Partnering with Local Recruiters — In an effort to provide access to employment opportunities for qualified local individuals, Yale-New Haven partners with several community-based organizations to assist unemployed and hard-to-employ people in today's competitive job-seeking process.

"The Foster G. McGaw Prize recognizes healthcare organizations that serve as role models for improving the health and well-being of the people in their communities," said O'Brien. "This year's winner and finalists exemplify what it takes to meet the unique needs of the diverse communities they serve. Through leadership and collaboration with community partners, they enhance the lives of vulnerable populations and area residents as a whole."

In addition to Yale-New Haven, other finalists include Seton Healthcare Family in Austin, Texas and Cheyenne Regional Medical Center in Cheyenne, Wyo. The 2012 winner of the $100,000 Foster G. McGaw Prize is St. Joseph's/Candler Health System in Savannah, Ga.

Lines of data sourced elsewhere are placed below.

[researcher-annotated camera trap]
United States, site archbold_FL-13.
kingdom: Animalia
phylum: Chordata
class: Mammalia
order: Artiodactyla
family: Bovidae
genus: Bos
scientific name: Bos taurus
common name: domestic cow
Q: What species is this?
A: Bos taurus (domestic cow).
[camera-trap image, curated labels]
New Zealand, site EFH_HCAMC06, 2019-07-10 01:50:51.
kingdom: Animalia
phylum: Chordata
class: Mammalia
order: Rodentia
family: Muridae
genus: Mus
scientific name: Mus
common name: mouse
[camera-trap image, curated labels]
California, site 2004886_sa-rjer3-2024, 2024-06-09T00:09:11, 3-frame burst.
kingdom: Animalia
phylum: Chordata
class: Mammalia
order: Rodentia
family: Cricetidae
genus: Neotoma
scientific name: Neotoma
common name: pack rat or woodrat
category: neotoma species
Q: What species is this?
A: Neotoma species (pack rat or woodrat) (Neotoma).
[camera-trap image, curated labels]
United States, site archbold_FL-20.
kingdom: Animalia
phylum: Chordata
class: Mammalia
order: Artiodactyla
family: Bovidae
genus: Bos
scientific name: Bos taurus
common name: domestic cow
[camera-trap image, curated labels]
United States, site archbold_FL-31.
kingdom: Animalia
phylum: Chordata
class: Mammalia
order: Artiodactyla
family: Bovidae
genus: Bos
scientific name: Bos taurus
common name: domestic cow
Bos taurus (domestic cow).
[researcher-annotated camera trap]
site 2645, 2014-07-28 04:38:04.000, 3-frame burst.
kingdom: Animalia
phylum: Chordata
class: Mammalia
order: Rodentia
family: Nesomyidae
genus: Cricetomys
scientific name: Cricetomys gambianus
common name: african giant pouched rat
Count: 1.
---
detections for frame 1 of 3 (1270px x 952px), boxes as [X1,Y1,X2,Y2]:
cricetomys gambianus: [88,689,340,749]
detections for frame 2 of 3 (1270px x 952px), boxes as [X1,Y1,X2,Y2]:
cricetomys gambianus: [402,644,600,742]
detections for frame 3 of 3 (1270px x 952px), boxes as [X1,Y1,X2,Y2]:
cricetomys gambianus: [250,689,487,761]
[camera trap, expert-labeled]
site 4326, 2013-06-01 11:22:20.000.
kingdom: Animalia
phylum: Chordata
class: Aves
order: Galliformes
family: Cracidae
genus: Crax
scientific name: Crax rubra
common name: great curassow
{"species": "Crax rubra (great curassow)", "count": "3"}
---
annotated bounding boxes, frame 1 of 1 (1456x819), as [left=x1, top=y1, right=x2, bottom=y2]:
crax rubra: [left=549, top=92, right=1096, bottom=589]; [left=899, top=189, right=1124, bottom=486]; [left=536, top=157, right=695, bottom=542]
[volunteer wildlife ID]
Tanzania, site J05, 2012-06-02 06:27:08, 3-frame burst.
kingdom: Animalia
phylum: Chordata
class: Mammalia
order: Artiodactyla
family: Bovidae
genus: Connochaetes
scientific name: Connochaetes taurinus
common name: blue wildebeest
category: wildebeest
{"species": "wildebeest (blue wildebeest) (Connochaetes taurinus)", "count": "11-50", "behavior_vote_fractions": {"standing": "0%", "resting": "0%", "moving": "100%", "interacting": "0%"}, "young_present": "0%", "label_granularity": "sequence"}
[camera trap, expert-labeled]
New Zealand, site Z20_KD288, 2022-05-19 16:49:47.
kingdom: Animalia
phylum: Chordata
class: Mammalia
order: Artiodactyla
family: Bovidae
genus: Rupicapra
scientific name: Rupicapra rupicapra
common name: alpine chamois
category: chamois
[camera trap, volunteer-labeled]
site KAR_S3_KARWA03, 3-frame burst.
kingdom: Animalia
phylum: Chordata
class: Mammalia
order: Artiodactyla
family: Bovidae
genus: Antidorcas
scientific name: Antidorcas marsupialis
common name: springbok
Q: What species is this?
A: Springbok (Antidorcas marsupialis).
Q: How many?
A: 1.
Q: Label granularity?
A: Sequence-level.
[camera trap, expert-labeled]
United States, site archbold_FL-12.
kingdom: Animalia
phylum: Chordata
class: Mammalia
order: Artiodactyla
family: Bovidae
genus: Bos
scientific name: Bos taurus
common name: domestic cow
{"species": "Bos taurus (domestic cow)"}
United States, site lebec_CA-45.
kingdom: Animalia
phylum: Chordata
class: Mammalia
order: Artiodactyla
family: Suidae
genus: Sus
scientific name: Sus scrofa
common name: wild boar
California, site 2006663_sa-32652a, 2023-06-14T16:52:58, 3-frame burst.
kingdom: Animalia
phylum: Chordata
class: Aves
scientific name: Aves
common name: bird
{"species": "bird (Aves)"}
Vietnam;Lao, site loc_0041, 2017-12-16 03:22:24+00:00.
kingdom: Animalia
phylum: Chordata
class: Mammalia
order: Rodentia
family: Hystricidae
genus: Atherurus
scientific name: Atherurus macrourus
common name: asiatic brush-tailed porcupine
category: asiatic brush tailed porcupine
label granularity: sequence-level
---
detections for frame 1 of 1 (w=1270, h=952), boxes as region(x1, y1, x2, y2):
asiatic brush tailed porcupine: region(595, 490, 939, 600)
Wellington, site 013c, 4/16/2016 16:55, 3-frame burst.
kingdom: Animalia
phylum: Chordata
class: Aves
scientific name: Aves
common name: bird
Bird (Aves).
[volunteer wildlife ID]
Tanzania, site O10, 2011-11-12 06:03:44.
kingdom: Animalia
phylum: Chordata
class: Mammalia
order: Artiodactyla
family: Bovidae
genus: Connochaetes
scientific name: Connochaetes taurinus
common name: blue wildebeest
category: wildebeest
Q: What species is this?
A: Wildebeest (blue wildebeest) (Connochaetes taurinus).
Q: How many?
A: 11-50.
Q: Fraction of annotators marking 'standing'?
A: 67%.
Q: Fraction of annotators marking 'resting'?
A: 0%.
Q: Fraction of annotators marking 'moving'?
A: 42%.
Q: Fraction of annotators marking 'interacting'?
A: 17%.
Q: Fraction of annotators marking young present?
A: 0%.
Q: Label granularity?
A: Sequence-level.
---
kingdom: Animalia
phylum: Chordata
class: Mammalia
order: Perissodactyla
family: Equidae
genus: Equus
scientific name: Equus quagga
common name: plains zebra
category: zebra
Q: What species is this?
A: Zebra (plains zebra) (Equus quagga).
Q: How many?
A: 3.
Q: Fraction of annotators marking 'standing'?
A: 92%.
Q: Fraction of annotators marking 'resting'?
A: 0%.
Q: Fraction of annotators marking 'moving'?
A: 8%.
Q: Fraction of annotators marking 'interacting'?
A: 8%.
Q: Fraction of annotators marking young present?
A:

The Foster G. McGaw Prize, celebrating more than 25 years of honoring excellence in community service, recognizes healthcare organizations that are committed to community service through a range of programs that demonstrate a passion and continuous commitment to making communities healthier and more vital. The prize, first awarded in 1986, inspires hospitals, health systems and communities to assess and implement programs that improve their communities. For more information, visit www.aha.org/foster.

The American Hospital Association is a not-for-profit association of healthcare provider organizations and individuals that are committed to the health improvement of their communities. The AHA is the national advocate for its members, which include almost 5,000 hospitals, healthcare systems, networks, other providers of care and 42,000 individual members. Founded in 1898, the AHA provides education for healthcare leaders and is a source of information on healthcare issues and trends. For more information, visit the AHA Web site at www.aha.org.

 
Yale-New Haven Hospital news release
ynhhpublicrelations@ynhh.com

Yale-New Haven Hospital is a nationally recognized, 1,541-bed, not-for-profit hospital serving as the primary teaching hospital for the Yale School of Medicine. Yale-New Haven was founded as the fourth voluntary hospital in the U.S. in 1826. Today, the hospital's two New Haven-based inpatient campuses include Yale-New Haven Children's Hospital, Yale-New Haven Psychiatric Hospital and Smilow Cancer Hospital. YNHH has a combined medical staff of about 4,500 university and community physicians practicing in more than 100 specialties. YNHH's York Street campus and associated ambulatory sites are Magnet-designated by the American Nurses Credentialing Center.